En julio de 2001 me invitaron a un Encuentro de verano del Hogar de la Madre en Nueva Jersey. Me acordaba de España y sabía que lo pasaría bien en el campamento. Llegué unos días después, con unas cuantas maletas de más, y el corazón abierto. ¡Y allí fue donde Dios lo llenó! Allí es donde encontré cuál era el sentido de mi vida. El sentido de mi vida era el Señor y desde aquel día supe que tenía que vivir para Él y sólo Él. Conocí el inmenso amor conque era amada por Nuestra Madre y el importante papel que Ella había jugado en la salvación de mi vida y de mi alma. Le estoy muy agradecida por cuidar de mí y por haberme elegido para formar parte del Hogar de la Madre. También estoy muy agradecida a Dios por todas las personas (debieron de ser un montón) que rezaron por mí, especialmente mi madre, que me encomendó al cuidado y a la protección de la Virgen María.

Como ya he dicho, durante todo aquel tiempo hablé con muchos psicólogos y me recetaron todo tipo de medicinas, que si las hubiera tomado según la prescripción, habrían ayudado hasta un cierto punto. Pero en mi caso estoy convencida de que se trataba de una enfermedad del alma. Mi alma estaba muy enferma a causa del pecado y sólo el Médico Divino fue capaz de curarme, de esta enfermedad que me debilitaba, a través del sacramento de la confesión. No dudo de que la depresión clínica sigue siendo una de las enfermedades mentales que constituyen una plaga en nuestra sociedad, especialmente entre los jóvenes, yo era uno de ellos. Pero considerando que vivimos en una cultura que tira a Dios y los valores humanos por la ventana y pone en su lugar el dinero, el poder, y el gran “yo” como rey, no me sorprende que el índice de suicidios sea cada vez más alto y la depresión sea un mal común. 

El sentimiento de vacío que con demasiada frecuencia invade a muchos jóvenes es porque buscan llenar los huecos de su corazón con todo aquello que el mundo les dice que les va a hacer felices. Yo busqué en las cosas materiales, en los amigos, en las diversiones, en los placeres, y finalmente cuando no lo encontré en ninguna parte y empecé a desesperarme, me volví a la única escapatoria que encontré: las drogas. Se convirtió en un círculo vicioso en el que buscaba y buscaba y no encontraba nada. Y todo porque estaba buscando en lugares equivocados. Lo que buscaba en realidad era a Dios. Menos mal que Él es paciente, lleno de misericordia y me buscó ardientemente durante todo ese tiempo. ¡Es impresionante! Muchas veces me encuentro preguntándole por qué me buscó y por qué continúa buscándome y amándome, siendo la miserable criatura que soy. La única respuesta que encuentro es que Él es bueno, porque es Amor. Pues Él dice: “Yo no me complazco en la muerte del pecador, sino en que el pecador se convierta de su conducta y viva” (Ez 33,11).

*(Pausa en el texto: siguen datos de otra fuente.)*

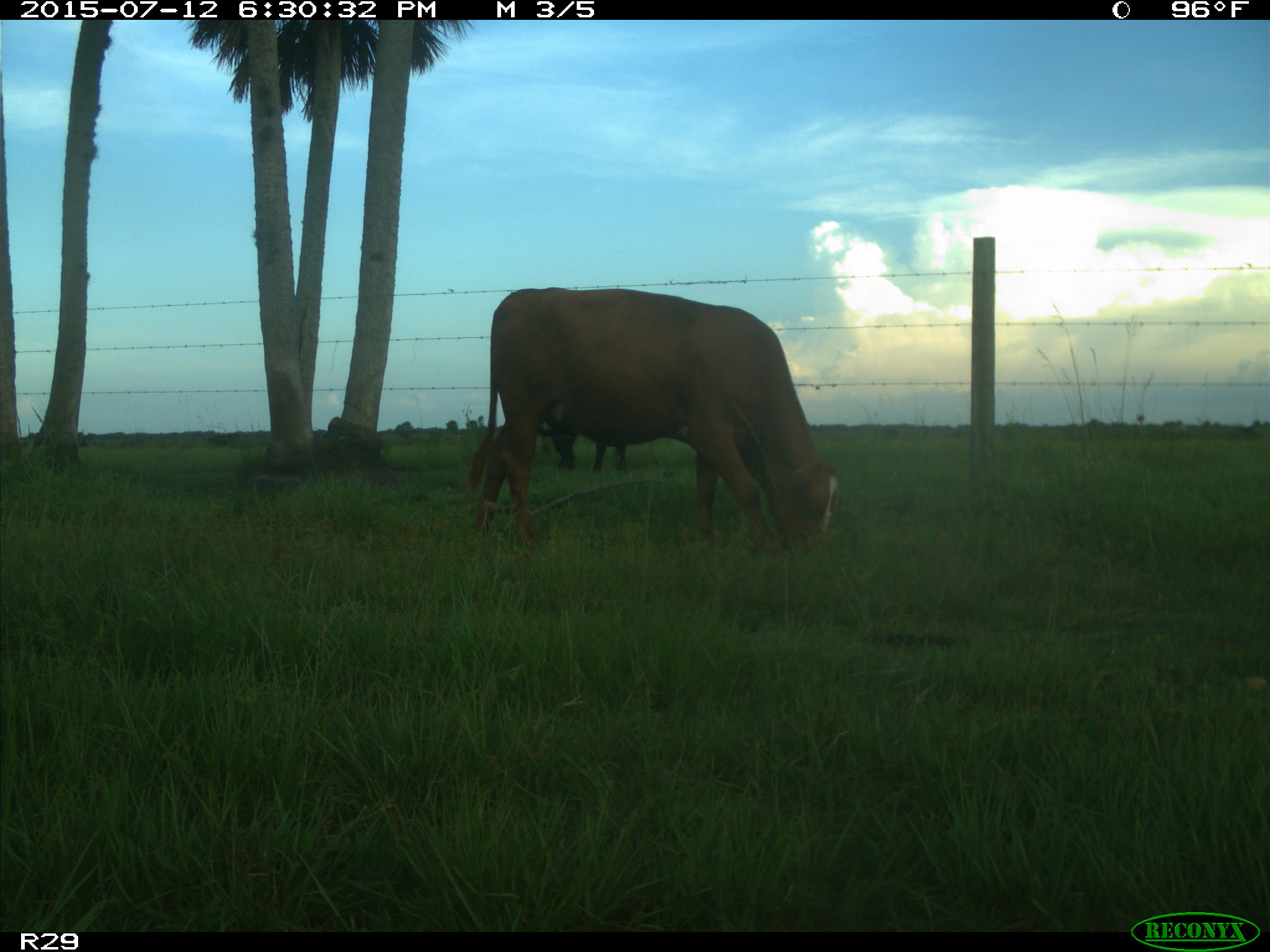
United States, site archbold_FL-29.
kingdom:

Y por su gran misericordia y porque tengo la mejor Madre en el cielo que me quiere con locura, ahora vivo. Vivo, no como vive el mundo, que destruye todo lo que Dios ha hecho bueno, sino que ayudo a construir. Ayudo al Señor y a Nuestra Madre a construir algo grande, algo muy grande, ¡el Reino de Dios aquí en la tierra!